Les personnes qui entrent dans la « zone tampon » pour les premiers intervenants en cas d'urgence seraient confrontées à une accusation de délit et à une amende de 1 000 $ avec la possibilité d'un an derrière les barreaux, selon le projet de loi présenté par le conseil des législateurs du comté.
La mesure vise à protéger les premiers intervenants contre les « menaces, le harcèlement et les interférences physiques », disent les législateurs.
« Il est important que les premiers intervenants ne soient pas obstrués pendant les situations d'urgence et que nos héros de première ligne soient autorisés à s'engager dans les actions de sauvetage qu'ils sont formées pour effectuer sans distraction », a déclaré le législateur John Ferretti, un républicain, au New York Post.
La loi de l'État soumet déjà des personnes qui interfèrent avec les premiers intervenants jusqu'à un an de prison, trois ans de probation ou une amende de 1 000 $.
Le nouveau projet de loi a été présenté par les républicains mais a recueilli le soutien de certains démocrates, selon le journal.
« Nos flics et nos premiers intervenants ne devraient pas avoir à lutter contre les foules pendant qu'ils sauvent des vies », a déclaré le législateur démocrate Seth Koslow, qui se présente à l'exécutif du comté, au New York Post. « Ce projet de loi leur donne le pouvoir de garder le chaos à sortir et de faire leur travail sans interférence. Il est soutenu par les deux parties – car la protection de ceux qui nous protège ne devrait pas être politique. »

Malgré le soutien bipartite des législateurs, les critiques disent que le projet de loi va trop loin et pourrait être maltraité pour limiter les droits constitutionnels des gens.
« Les zones de tampon flottantes offrent encore une autre façon pour la police de garder leurs activités cachées à un examen public », a déclaré le conseiller politique principal de New York Liberties Union, Justin Harrison, au New York Post. « Les lois qui rendent plus difficile la surveillance de la police ne rendent personne plus sûr – en réalité, ils violent la Constitution, se rendent à l'encontre des principes de transparence du gouvernement et favorisent la méfiance à l'égard des forces de l'ordre. »
Certains autres États ont adopté des lois similaires qui ont ensuite été annulées par les tribunaux.

La Louisiane a adopté une loi l'année dernière interdisant aux gens d'être à moins de 25 pieds de la police après avoir été invité à reculer.
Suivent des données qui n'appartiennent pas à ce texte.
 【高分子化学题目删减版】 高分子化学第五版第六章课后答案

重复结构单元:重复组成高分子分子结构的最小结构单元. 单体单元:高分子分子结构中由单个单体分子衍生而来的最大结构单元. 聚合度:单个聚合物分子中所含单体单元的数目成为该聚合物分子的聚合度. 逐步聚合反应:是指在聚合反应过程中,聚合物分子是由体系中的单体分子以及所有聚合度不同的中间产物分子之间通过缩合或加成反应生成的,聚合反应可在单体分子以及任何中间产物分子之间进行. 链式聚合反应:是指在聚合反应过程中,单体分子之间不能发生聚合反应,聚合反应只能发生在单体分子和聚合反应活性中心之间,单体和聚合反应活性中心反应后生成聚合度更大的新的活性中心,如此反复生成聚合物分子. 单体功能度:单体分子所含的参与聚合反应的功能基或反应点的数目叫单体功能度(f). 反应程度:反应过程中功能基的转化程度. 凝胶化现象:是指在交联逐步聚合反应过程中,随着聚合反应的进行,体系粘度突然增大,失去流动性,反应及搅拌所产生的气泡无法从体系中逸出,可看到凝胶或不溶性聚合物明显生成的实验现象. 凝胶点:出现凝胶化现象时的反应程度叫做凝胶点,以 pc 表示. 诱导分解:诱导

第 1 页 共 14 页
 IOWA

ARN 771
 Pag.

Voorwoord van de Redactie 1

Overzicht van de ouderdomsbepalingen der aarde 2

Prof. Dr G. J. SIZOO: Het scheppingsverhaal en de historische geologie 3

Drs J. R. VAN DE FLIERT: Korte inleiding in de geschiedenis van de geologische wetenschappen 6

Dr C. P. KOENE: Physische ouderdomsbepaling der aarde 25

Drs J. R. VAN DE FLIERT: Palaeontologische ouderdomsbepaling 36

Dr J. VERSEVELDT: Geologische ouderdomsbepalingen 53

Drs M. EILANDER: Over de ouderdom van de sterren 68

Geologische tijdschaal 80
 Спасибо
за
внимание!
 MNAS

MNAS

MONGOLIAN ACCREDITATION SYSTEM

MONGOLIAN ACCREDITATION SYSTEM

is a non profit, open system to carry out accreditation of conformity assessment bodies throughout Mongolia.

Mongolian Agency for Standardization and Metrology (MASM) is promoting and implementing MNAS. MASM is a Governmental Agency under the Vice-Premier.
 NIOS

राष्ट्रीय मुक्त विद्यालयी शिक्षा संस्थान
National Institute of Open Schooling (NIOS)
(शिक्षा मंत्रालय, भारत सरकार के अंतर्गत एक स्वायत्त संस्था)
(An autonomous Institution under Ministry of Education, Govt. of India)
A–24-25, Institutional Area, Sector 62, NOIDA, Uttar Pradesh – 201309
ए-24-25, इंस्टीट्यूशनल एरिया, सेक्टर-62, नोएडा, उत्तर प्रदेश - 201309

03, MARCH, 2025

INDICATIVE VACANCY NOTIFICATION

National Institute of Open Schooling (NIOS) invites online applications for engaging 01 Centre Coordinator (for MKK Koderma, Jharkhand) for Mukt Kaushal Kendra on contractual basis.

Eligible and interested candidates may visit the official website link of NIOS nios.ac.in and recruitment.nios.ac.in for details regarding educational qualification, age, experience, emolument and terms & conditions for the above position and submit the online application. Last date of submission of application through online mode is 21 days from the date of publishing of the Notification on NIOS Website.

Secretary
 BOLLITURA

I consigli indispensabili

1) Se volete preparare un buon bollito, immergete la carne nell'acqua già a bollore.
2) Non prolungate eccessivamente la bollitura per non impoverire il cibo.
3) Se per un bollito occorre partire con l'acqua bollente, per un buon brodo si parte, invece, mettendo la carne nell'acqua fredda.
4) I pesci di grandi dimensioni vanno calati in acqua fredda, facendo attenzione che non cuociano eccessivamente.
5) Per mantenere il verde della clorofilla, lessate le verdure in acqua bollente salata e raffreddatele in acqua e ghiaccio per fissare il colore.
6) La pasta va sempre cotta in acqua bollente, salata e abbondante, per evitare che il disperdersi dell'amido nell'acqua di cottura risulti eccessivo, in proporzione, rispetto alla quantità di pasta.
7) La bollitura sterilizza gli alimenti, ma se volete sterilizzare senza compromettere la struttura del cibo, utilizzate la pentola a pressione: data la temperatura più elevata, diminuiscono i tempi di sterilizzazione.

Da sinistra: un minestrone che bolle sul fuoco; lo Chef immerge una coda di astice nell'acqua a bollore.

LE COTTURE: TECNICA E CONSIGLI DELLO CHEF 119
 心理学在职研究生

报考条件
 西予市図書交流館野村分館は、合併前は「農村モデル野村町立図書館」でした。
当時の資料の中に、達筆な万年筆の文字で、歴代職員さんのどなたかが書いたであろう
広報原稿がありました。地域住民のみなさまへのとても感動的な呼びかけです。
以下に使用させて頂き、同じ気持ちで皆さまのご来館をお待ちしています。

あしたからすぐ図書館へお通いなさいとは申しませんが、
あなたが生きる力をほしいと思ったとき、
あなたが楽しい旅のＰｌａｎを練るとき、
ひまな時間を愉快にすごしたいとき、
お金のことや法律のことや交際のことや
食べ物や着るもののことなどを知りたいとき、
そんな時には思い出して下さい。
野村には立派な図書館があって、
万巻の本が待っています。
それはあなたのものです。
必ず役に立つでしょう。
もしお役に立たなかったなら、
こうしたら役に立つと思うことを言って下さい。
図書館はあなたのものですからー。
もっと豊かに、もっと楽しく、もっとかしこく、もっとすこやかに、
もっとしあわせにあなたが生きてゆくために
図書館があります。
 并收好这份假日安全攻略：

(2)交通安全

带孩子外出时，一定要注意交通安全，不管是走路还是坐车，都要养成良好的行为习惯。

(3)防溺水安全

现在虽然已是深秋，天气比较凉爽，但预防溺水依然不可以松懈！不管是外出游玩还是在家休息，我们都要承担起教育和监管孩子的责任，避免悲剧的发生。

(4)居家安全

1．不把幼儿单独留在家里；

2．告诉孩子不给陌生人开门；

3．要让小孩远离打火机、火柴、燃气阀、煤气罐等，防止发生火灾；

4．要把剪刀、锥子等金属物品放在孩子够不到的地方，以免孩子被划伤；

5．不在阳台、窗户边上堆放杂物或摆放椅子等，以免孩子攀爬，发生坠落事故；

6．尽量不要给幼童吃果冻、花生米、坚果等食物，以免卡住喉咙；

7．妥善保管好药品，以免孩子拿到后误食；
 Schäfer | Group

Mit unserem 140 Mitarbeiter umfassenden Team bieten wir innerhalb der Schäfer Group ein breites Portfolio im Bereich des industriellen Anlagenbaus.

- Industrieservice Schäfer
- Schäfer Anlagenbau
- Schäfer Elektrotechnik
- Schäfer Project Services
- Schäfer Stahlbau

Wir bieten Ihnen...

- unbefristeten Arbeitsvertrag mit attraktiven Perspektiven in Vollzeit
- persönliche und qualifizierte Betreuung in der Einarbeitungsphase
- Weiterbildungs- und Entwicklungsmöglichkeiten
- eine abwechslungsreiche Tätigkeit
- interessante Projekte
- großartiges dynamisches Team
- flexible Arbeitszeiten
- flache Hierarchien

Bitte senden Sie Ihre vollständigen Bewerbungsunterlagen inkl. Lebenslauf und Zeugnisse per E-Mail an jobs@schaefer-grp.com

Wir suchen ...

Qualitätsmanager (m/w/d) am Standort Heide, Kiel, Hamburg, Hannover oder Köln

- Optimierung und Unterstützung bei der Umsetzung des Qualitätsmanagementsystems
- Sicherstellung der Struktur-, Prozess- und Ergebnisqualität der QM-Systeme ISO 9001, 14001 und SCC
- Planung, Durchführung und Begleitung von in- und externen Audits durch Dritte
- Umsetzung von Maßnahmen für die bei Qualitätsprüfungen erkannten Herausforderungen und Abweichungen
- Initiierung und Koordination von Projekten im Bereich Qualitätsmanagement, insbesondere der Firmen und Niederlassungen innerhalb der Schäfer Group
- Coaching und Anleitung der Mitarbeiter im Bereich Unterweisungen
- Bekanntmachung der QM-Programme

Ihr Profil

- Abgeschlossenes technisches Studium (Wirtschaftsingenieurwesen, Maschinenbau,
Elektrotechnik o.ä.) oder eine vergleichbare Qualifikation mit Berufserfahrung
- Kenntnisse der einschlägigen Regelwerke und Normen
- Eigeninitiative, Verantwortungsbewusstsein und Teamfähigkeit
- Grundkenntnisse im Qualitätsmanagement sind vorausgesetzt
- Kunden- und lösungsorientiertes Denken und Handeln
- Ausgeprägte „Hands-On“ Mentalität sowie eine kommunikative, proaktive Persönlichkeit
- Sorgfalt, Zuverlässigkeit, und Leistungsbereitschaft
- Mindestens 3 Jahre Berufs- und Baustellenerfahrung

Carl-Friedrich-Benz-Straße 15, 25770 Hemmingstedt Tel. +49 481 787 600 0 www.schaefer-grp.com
Mais le mois dernier, un juge fédéral a bloqué la mesure, concluant qu'elle avait violé la réglementation de la procédure régulière du 14e amendement et pourrait porter atteinte aux libertés de presse des journalistes garanties par le premier amendement qui leur accorde le droit aux agents de cinéma.
Des lois similaires en Arizona et en Indiana ont également été bloquées par des juges fédéraux.
« Nous nous attendons à ce que la loi de Nassau, si elle était adoptée, réponde au même sort », a déclaré Harrison.